##### Bloque de texto

No fue cuento, mes y medio después estábamos abordando un madrugador chárter de Avianca, que nos cruzaría en cosa de 45 minutos a la isla prometida, aquella con la que soñaba despierta de chiquilla, más que todo porque ya solo subirse a un avión en los 70 u 80 era una utopía para muchos, y si encima era para conocer la famosa San Andrés, pues ni hablar.

Decidí volar a la isla absolutamente desprolija de información, ni de antes, ni de ahora: me fui apenas con mis imaginarios de antaño, que se reducían a un lugar lleno de hermosas playas, con un malecón, muchos hoteles y eso sería.

Fue, a no dudarlo, una acertada decisión porque me encontraría con un mundo impensado en el que pasaría cuatro días de desconecte, asombro, relajamiento y sorpresa porque, en serio, en San Andrés “nadie corre”.

Viaje al pasado

Por supuesto, cuatro días no son suficientes para radiografiar una ciudad, pero sí para observar, sentir, percibir, aproximarse a la esencia de su gente y a su cotidianidad.

Tras un vuelo de menos de una hora desde el Juan Santamaría hasta su homólogo, el aeropuerto internacional Gustavo Rojas Pinilla, arribamos pasadas las 2 de la madrugada a esta suerte de “tierra prometida tropical”.

##########

» **Retos**:
[1] Enumere todo lo que, según el relato sobre el viaje a San Andrés, depararían los cuatro días pasados en la isla.
[2] Reanude el relato sobre el viaje a San Andrés justo después de su última oración.

##### Entradas suministradas

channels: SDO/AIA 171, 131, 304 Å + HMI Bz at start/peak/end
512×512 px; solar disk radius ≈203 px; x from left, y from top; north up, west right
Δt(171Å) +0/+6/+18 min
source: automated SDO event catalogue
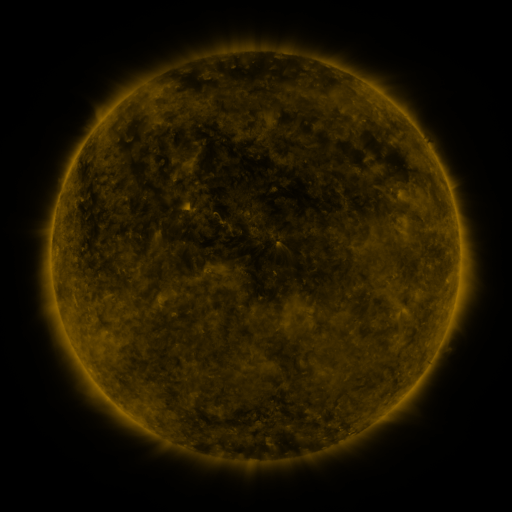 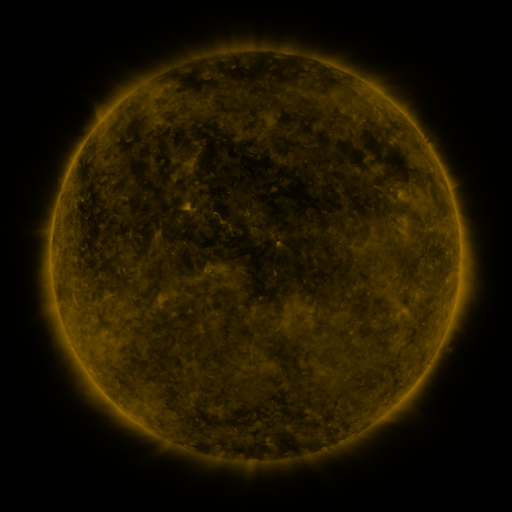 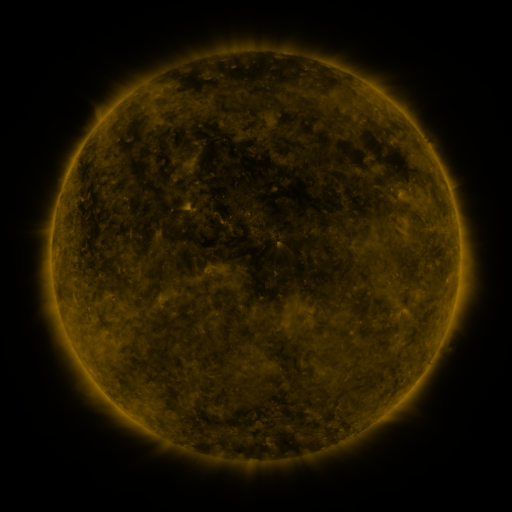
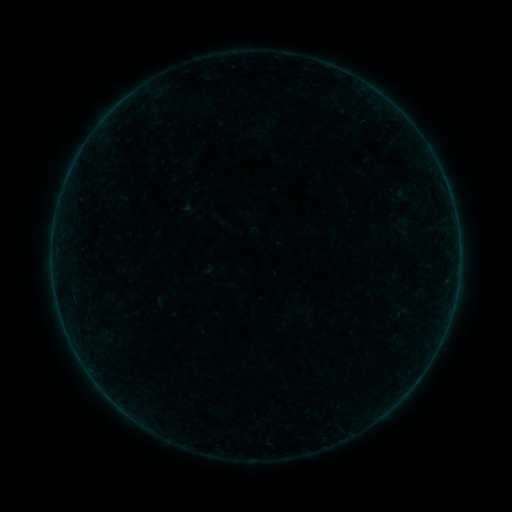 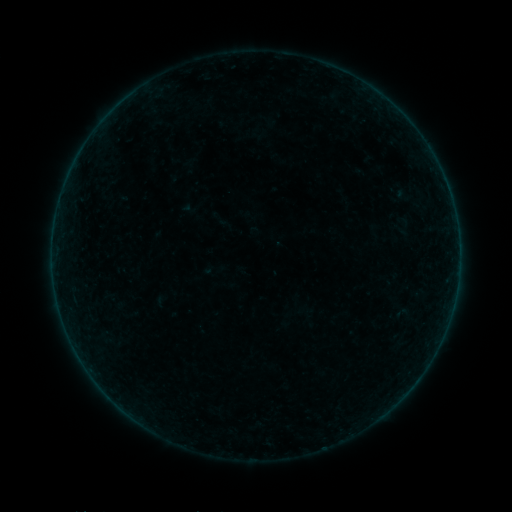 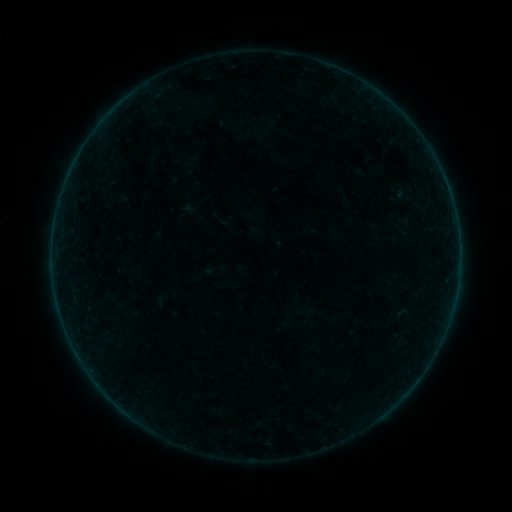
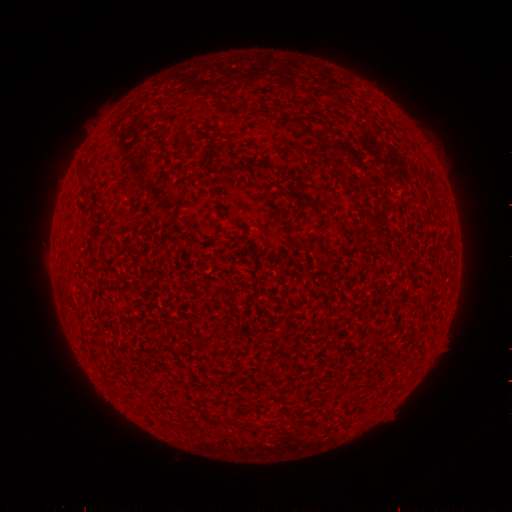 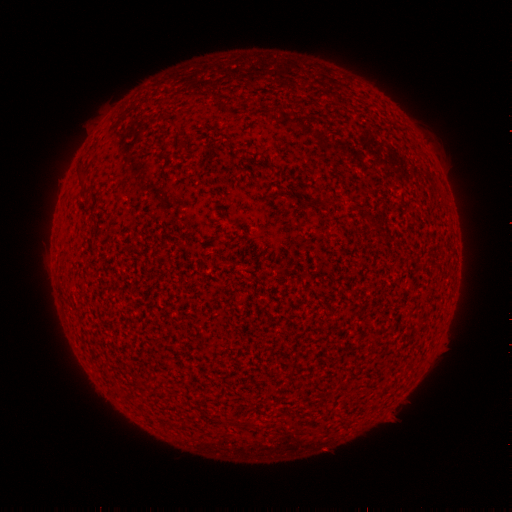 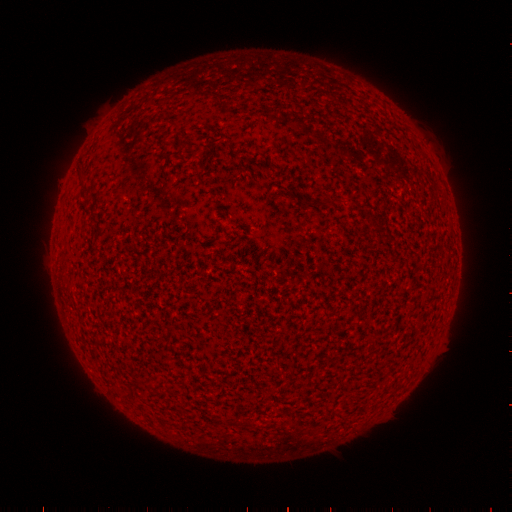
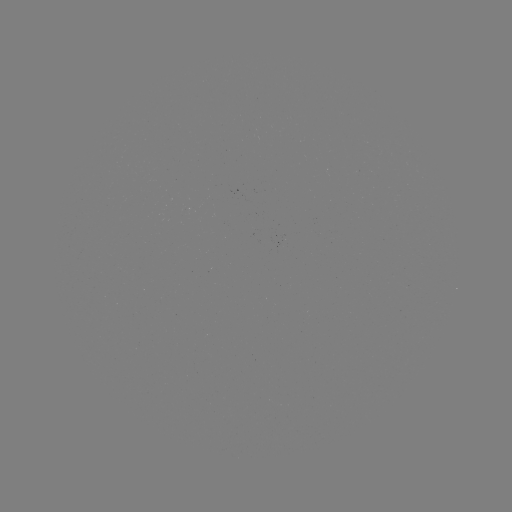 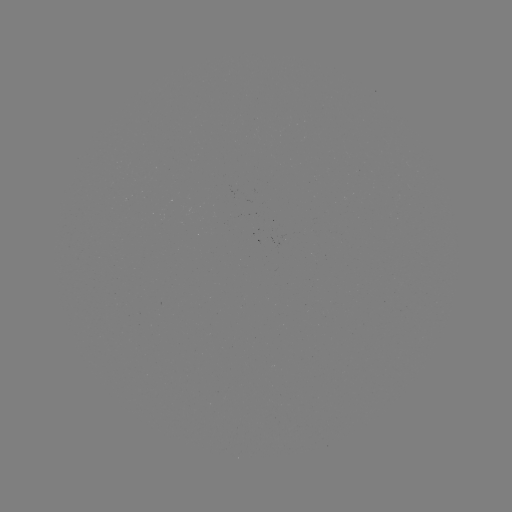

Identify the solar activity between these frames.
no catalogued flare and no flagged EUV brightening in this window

##########

» **Respuestas redactadas**:
[1] Desconecte, asombro, relajamiento y sorpresa.

[2]
Los del chárter desde Tiquicia éramos los únicos en la terminal, sin embargo, el papeleo migratorio se nos hizo una eternidad: fuimos saliendo del aeropuerto como dos horas después, ya casi con el alba encima.

La impaciencia vivida en el aeropuerto se esfumó no bien recibimos, al salir, una agradable oleada de tibia brisa marina, esa que solo el Caribe puede emanar.

A la orilla de la terminal aérea (en buen estado pero sin modernidad), una simpática guía nos va ubicando en taxis que no parecían serlo. En especial el que nos tocó a nosotros: se trataba de una verdadera pipilacha modelo ochentero, cuidado y si no de los años 70.

Subo al asiento del acompañante del chofer, un simpático negro ya algo mayor, quien se ríe al verme intentando encontrar el cinturón de seguridad mientras me dice que “no sirve”.

Ya me había percatado pues donde alguna vez hubo un cinturón, solo quedaba un deshilachado mecate suelto. Miro al conductor sorprendida en lo que sería mi primera conversa con un sanandresano y le hago una pregunta que, luego lo sabría, era una completa inocentada.

–¿Y si nos pesca la policía? ¿Pero además, no es peligroso?

(Más risas)

–Nada. Y no. Aquí nadie corre.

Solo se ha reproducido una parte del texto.